First, we have to calculate the standard cell potential, It is the potential of the cell under standard state conditions, which is approximated with concentrations of 1 mole per liter (1 M) and pressures of 1 atmosphere at 25 degree Celsius.
     $$\begin{array}{rl}& {E^{\circ }}_{Z{n}^{2+},Zn}=-0.76V\\ & {E^{\circ }}_{P{b}^{2+},Pb}=0.13V\\ & E^{\circ }={E^{\circ }}_{P{b}^{2+},Pb}-{E^{\circ }}_{Z{n}^{2+},Zn}\\ & E^{\circ }=0.13-(-0.76)=0.89\end{array}$$

Now, by using Nernst equation:
$$E_{cell}={E^{\circ }}_{cell}-{\displaystyle \frac{0.597}{n}}\log {\displaystyle \frac{P{b}^{2+}}{Z{n}^{2+}}}$$

where, n is the number of electrons involved in oxidation-reduction reaction which is 2.
$$E_{cell}=0.89-{\displaystyle \frac{0.597}{2}}\log {\displaystyle \frac{0.02}{0.1}}=0.8693$$

We can see from the above calculation that the difference across the two electrodes came out to be 0.8693 which is almost equal to 0.87V.
Therefore, the emf of the cell is 0.87V and this is the required answer.
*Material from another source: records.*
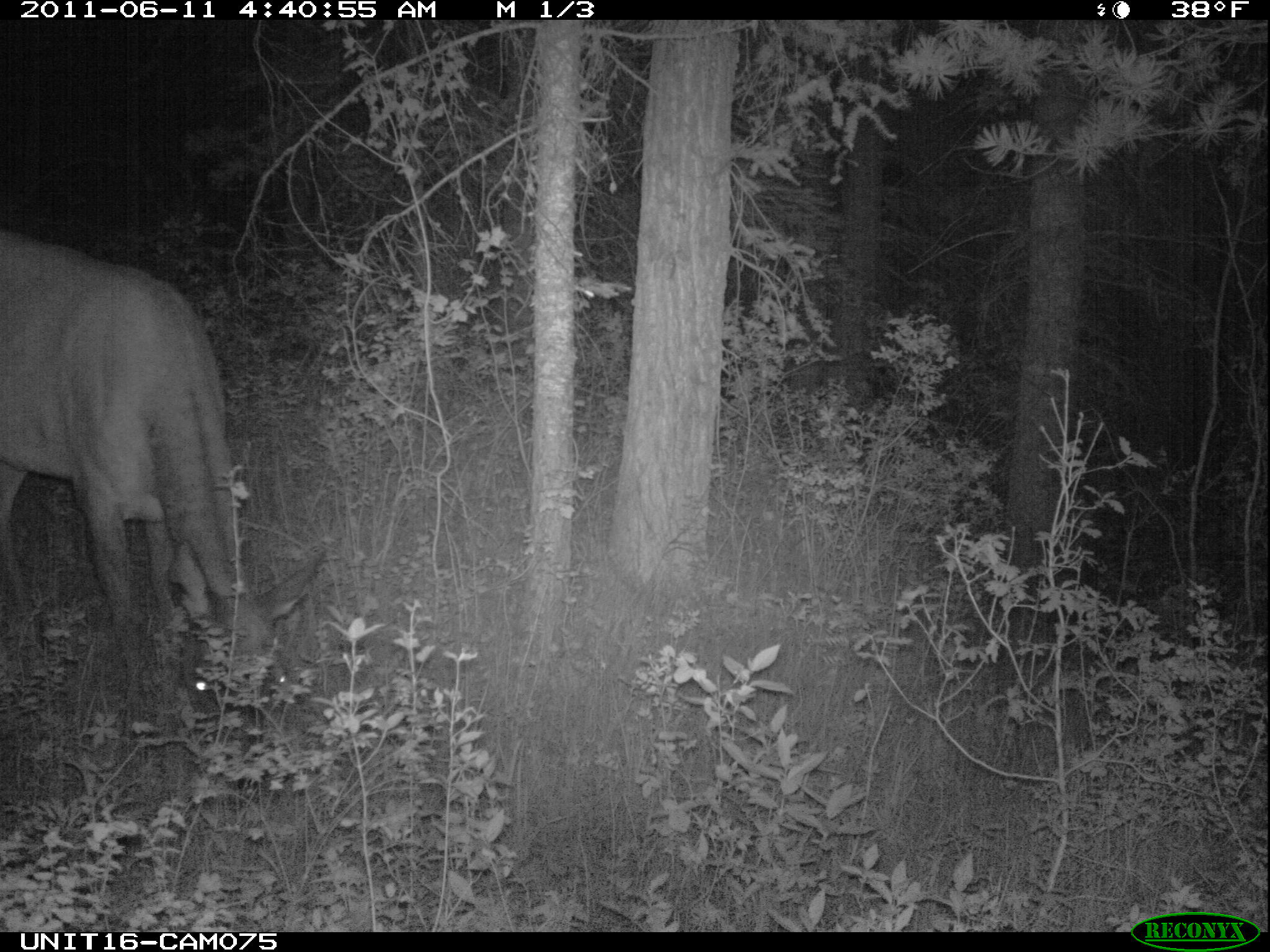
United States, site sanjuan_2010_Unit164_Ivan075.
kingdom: Animalia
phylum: Chordata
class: Mammalia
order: Artiodactyla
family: Cervidae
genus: Cervus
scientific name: Cervus elaphus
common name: red deer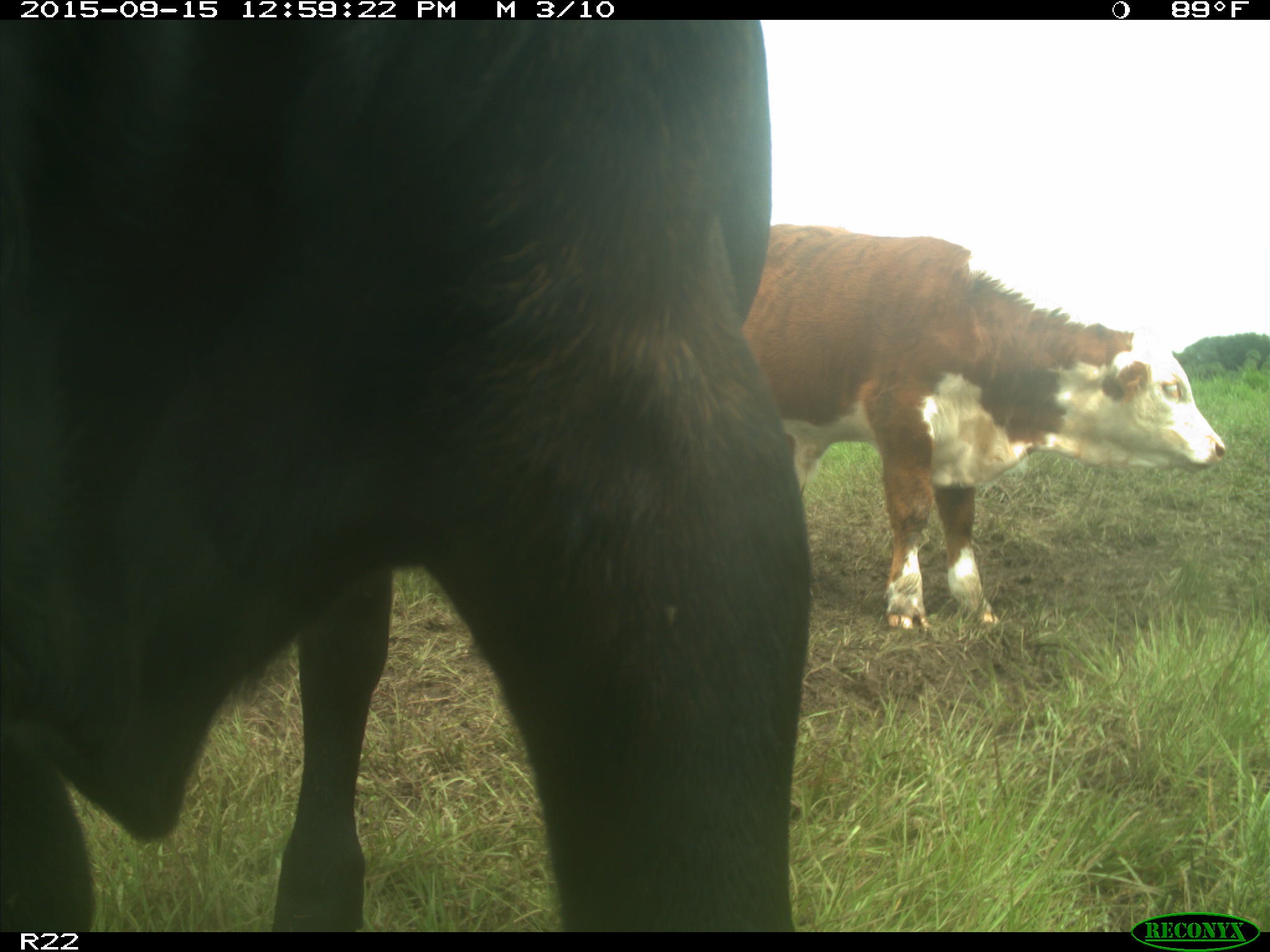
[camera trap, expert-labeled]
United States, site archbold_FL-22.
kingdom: Animalia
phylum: Chordata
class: Mammalia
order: Artiodactyla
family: Bovidae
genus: Bos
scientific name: Bos taurus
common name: domestic cow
Bos taurus (domestic cow).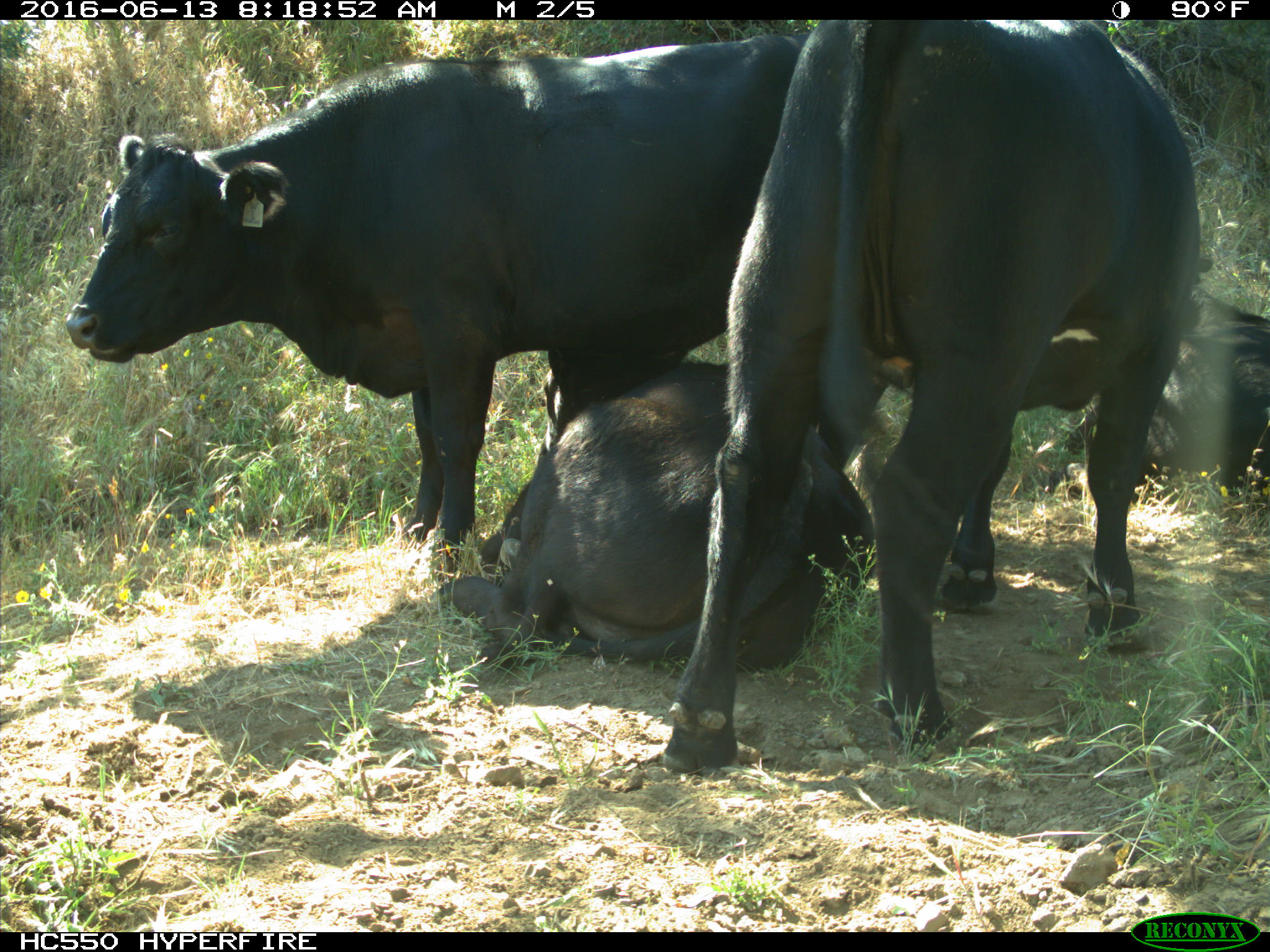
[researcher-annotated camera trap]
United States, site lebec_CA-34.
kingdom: Animalia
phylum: Chordata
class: Mammalia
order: Artiodactyla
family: Bovidae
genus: Bos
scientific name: Bos taurus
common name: domestic cow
Bos taurus (domestic cow).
Note: The value of this electrode potential depends upon certain factors.
- The electrode potential depends upon the temperature. Depending upon the type of reaction (exothermic or endothermic), the equilibrium of the reaction shifts towards left (or right) if we increase (or decrease) the temperature, thus the electrode potential becomes more negative (or positive).
- The electrode potential also depends on the nature of the ions i.e. position in the electrochemical series.
- Increases or decreases in pressure also affects the electrode potential.